The growth of the healthcare industry, lifting of the interstate travel ban, growing traction of environmental awareness and rollout of infra projects act as catalysts to further support its earnings visibility, for the next 3-5 years. We believe UEME has a positive growth outlook, backed by its parent company UEM Group (owned by Khazanah Nasional).
• Healthy dividend payout of over 50%. With UEME’s strong net cash position of RM206.2m (24.8sen/share) and gross gearing ratio of 0.32x, we expect dividend yields of 5- 7% for 2021-23F, offering further potential upside once earnings normalise. This is based on a dividend payout of 70% (similar to historical average payout), and is consistent with its dividend policy (50-80%).
Historically, UEME has given out special dividends to optimise its balance sheet and we believe the generous dividends are sustainable, backed by earnings from its long-dated concessions with 81 government hospitals, and more than 3,000km of highways in Malaysia.
• Strong ESG practices could lead to F4GBM Index inclusion. UEME has successfully integrated Environmental, Social and Governance (ESG) practices across its core divisions, including securing Gold ratings in Leadership in Energy and Environmental Design for hospitals, recycling 12 tonnes of waste p.a., improving energy efficiency and reducing carbon emissions. UEME is working to get itself added to the index this year. This will further enhance its outlook as it will raise its visibility to a wider base of investors.
• Initiate coverage with BUY and target price of RM2.30. The stock is still trading close to multi-year lows (-1SD to its five-year mean). Our fair value is based on SOTP valuation, which implies 13x 2022F PE, or -0.5SD to its 5-year mean PE of 15x.

-- Exercises to complete --
• A. Copy the UEME text from "The growth of" to "by Khazanah Nasional).", renaming "UEME" as "the company" throughout.
• B. According to the UEME text, what ratings did UEME secure for hospitals?
The material isn't needed for anything here.

-- Data section --
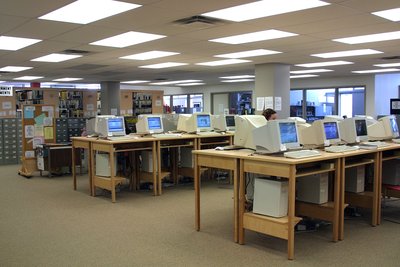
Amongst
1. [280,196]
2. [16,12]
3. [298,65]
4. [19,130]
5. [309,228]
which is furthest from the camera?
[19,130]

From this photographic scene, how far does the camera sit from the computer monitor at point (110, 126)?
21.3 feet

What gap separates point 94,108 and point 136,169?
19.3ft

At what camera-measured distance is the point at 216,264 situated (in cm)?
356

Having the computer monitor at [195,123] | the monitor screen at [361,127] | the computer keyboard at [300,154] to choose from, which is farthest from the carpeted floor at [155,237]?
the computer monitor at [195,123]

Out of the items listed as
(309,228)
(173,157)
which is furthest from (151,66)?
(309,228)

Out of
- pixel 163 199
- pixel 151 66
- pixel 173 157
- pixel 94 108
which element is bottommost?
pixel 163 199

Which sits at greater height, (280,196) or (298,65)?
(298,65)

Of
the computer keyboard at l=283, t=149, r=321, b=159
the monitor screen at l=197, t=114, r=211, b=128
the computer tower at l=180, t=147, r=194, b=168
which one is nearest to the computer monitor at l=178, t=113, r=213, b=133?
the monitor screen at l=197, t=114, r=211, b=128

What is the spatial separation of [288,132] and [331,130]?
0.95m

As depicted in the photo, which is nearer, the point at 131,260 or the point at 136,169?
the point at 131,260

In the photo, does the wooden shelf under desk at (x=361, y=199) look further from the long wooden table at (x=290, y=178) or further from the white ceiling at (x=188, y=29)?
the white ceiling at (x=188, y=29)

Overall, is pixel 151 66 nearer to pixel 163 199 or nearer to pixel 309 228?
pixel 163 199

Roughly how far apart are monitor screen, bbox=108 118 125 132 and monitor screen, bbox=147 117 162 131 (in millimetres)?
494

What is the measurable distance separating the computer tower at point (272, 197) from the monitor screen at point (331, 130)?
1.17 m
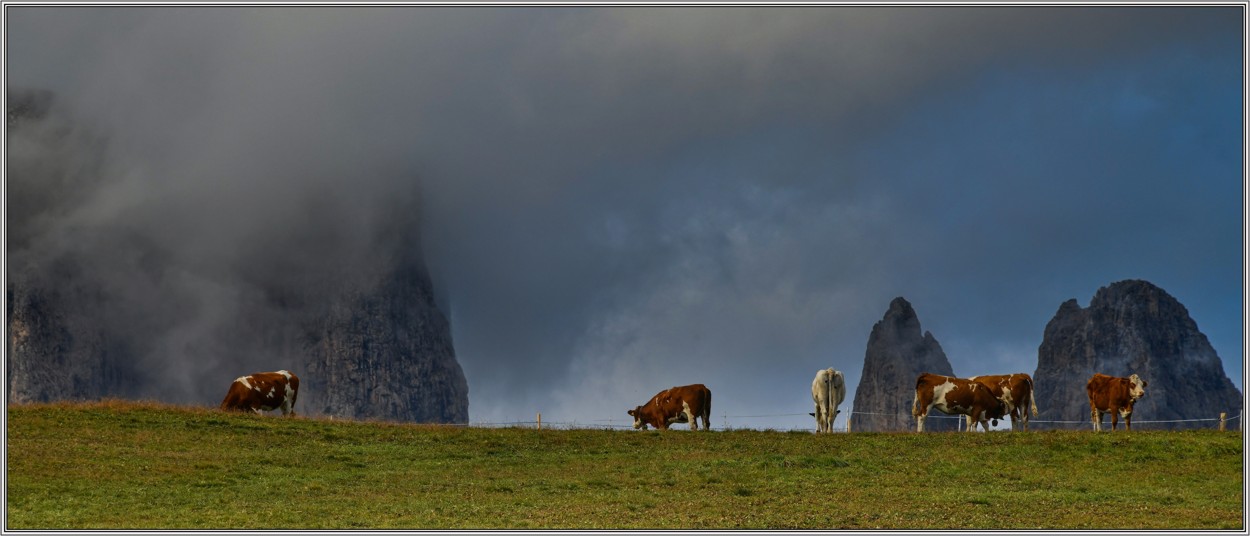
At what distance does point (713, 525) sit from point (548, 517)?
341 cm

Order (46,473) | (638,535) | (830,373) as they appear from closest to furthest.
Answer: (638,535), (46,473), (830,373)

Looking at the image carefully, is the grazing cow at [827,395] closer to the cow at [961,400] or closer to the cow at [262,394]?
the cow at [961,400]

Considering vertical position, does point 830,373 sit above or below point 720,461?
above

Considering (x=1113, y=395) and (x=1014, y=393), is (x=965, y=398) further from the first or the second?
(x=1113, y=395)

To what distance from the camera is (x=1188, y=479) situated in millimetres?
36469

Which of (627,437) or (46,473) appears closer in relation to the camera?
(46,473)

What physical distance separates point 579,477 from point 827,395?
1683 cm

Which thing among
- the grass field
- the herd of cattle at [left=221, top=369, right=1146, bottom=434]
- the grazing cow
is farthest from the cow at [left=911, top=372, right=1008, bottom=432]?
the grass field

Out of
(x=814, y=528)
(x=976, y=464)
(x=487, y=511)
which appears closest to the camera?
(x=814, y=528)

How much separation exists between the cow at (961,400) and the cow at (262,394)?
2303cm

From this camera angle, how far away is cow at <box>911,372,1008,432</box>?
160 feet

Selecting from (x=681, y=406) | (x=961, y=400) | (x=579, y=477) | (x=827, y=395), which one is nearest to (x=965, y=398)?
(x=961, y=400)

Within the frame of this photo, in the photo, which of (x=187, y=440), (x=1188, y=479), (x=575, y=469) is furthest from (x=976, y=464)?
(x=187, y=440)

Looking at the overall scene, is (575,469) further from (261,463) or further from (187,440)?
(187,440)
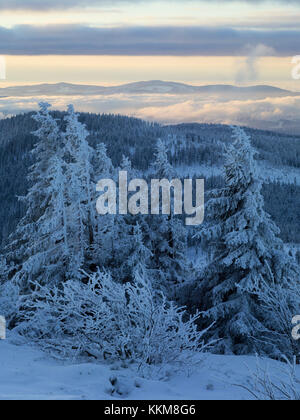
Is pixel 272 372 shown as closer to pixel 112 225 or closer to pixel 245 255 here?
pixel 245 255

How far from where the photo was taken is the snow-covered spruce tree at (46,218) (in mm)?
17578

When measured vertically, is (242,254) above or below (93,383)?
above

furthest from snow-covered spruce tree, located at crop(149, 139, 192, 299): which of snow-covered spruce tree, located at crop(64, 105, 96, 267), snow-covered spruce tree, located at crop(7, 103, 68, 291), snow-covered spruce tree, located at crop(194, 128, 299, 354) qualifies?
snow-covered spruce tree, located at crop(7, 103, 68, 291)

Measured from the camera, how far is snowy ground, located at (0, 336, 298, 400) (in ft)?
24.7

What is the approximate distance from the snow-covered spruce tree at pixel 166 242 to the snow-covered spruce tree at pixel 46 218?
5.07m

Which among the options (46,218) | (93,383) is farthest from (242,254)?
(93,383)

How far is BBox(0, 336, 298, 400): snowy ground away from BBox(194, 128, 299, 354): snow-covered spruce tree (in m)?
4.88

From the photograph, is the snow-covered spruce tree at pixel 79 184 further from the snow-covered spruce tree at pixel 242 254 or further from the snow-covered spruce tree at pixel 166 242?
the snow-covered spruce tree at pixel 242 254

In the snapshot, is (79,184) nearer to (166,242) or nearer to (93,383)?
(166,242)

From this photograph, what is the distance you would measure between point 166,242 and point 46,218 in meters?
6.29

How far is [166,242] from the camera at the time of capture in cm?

-- Expected results --
• A.
The growth of the healthcare industry, lifting of the interstate travel ban, growing traction of environmental awareness and rollout of infra projects act as catalysts to further support its earnings visibility, for the next 3-5 years. We believe the company has a positive growth outlook, backed by its parent company UEM Group (owned by Khazanah Nasional).

• B. Gold ratings in Leadership in Energy and Environmental Design.